“Look how black my hair is!” I say, and we both crack up. Because that was always what my mom said when she looked at any picture of herself. It is entirely possible that future generations will look at pictures of me, as a young mom, and think I’m a grandmom of undetermined age.
That’s what I thought about as I read The Golden Dress, a fairy tale by L.L. Barkat, illustrated by Gail Nadeau. It’s a story about an old woman who gives a dress with a touch of magic to her only daughter. At first the idea of an old woman with a daughter perplexed me, until I remembered my own not-black hair. In this book, when the text perplexes, I look to the art, and when the art raises questions, I look to the text. It’s an infinite, beautiful loop, as a collaboration between an artist and a writer should be.
The art actually came first, inspiring the story. Then the story changed, as stories do. Then, in a loop of its own, the creative process changed the art.
Nadeau lives in upstate New York. In 2008, she found a transparency of a dress that was a family heirloom. Nadeau had a photograph made, then scanned it into her computer. She made copies using a now-discontinued computer program called Picture It! (perhaps the exclamation mark doomed the brand name). Then she painted on the copies, creating layers. The errors she made inexplicably led to better art.
“I scrape off a lot of paint or rip something off and try something else,” Nadeau said. “Many times I love what’s left behind, something I couldn’t have created any other way.”
She couldn’t stop painting a dress and a rectangle beside it. Over and over.
“When someone dies, I make a dress for them. If something wonderful happens, I make a dress for them. I can’t answer why it became an obsession — I’ve been questioning myself ever since I started doing it,” Nadeau said. “There’s a loneliness to that single dress.”
Working with the same basic structure, yet finding myriad ways to render it, Nadeau finds herself creating art about people and for people without them realizing it.

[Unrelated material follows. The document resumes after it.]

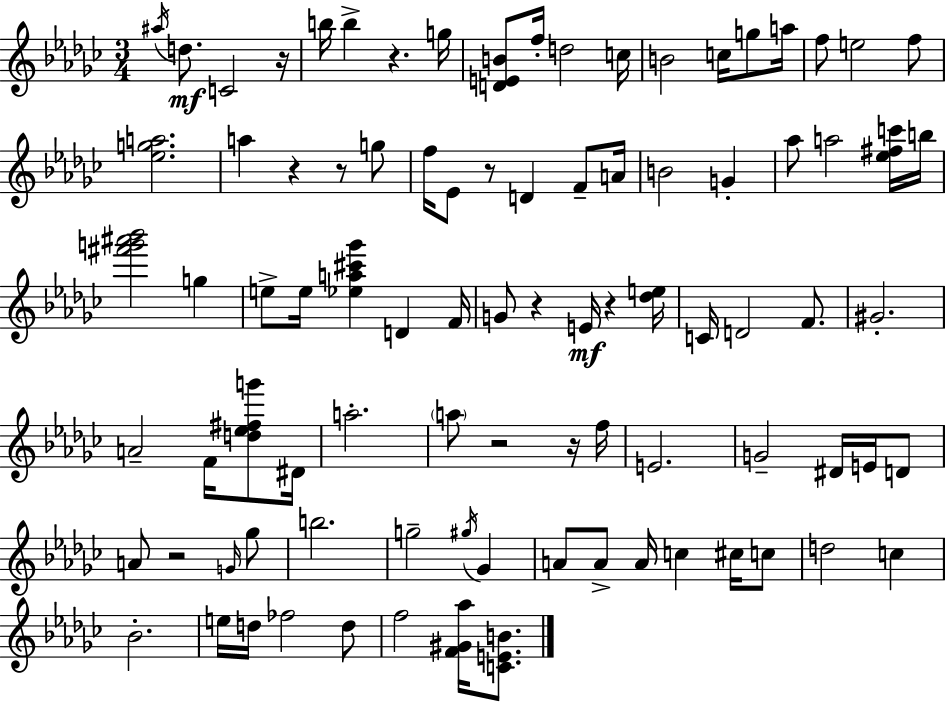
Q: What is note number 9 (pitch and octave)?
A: C5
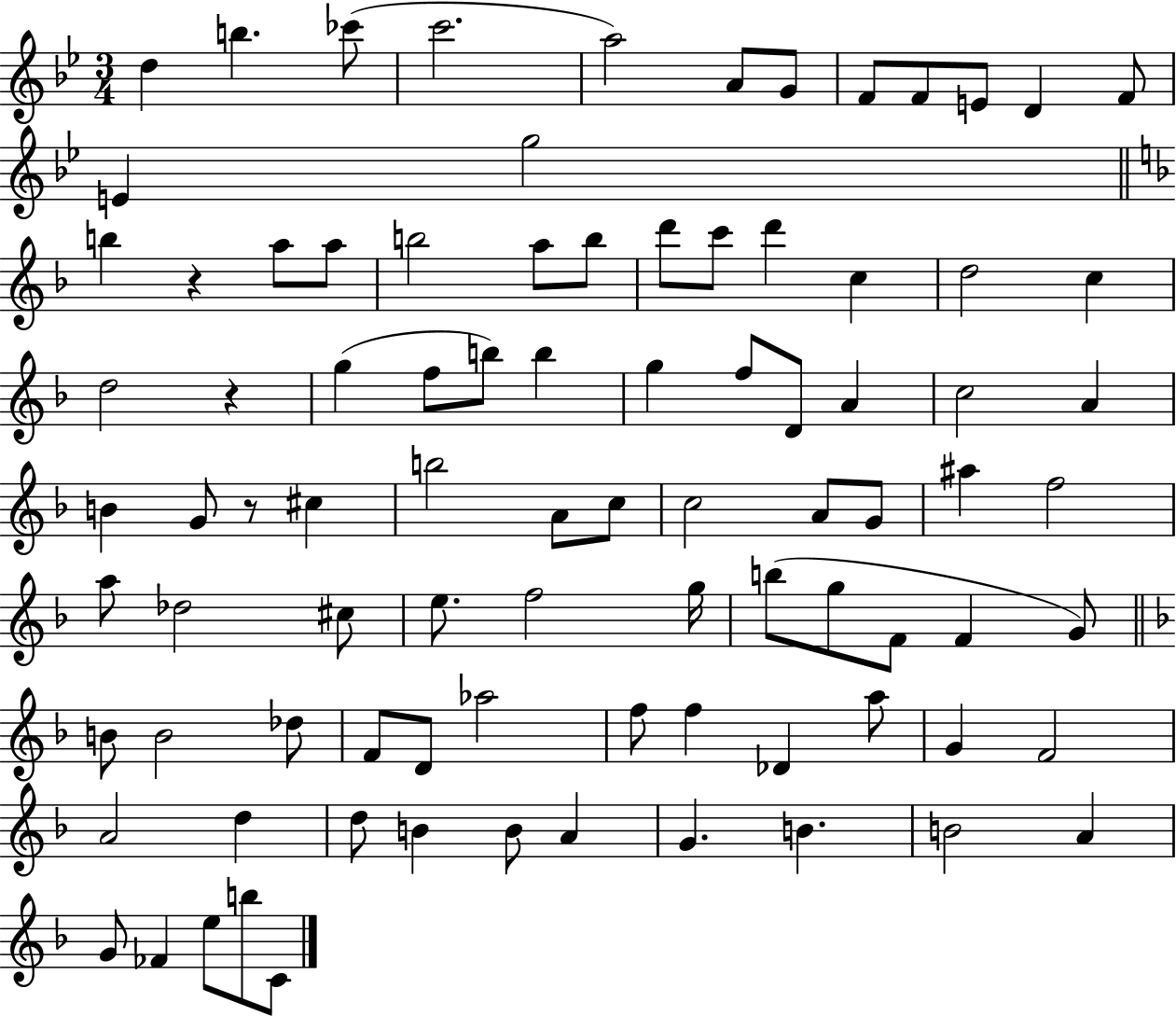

“It’s a secret for me, and I sort of like that,” she said. “Oddly enough, sometimes I make that thing with them in mind, and they like it above all others. Or they’ll say, ‘I had a dress like that when I was a kid.’”
After she had created more than one hundred dresses, she began to collage them, and that’s when Barkat saw her work. Nadeau began working with collage when she was caring for her mother.
“I said, ‘I’m not doing any art. I’ll just take care of her.’ I ended up doing the most [art] I ever did in one period,” she said.
When Nadeau and Barkat began working together, they worked from completed art, and although the art triggered a certain story initially, a new story instead arose along the way, because Barkat chose to listen to the art.
“The images had their way,” Nadeau said. Eventually, the story gave its heart to the art, too, and the original full collage of dresses that appeared at the story’s conclusion was replaced with a whole new freshly created collage. This artistic decision ended up releasing the dress from its lonely room.
In yet another cycle of giving and receiving, Barkat’s eldest daughter, an artist in her own right, helped conceive of a special moons collage that acts as the story’s gateway to the central character’s final crisis.
Nadeau said that in the process of creating the book, she enjoyed learning why and how “we write the things we write.” She appreciated that Barkat had not only publishing experience and writing experience, but also educational experience.
“She has the experience of being a teacher and knowing how to pull things out of children,” Nadeau said.
Similarly, Nadeau is continually pulling things out in her art, even when she doesn’t realize it. She says if you look carefully at the page with the raven, a piece originally called “Willow & Crow,” you can see a small woman in white beside the emerald dress.
“When something is there, it’s not like I plan it,” Nadeau said. “In ‘Willow & Crow,’ the woman who appears at the bottom, I only saw her after working for many, many hours. I did not create that woman. She came in there on her own.”
I asked Nadeau if she intentionally tucks secrets into her paintings, the way the old woman in The Golden Dress “tucked a small rosy part of her heart into a dress.”
“My work is complicated,” she answered.
Because every artist, like every seamstress, keeps at least one secret, and that is hers.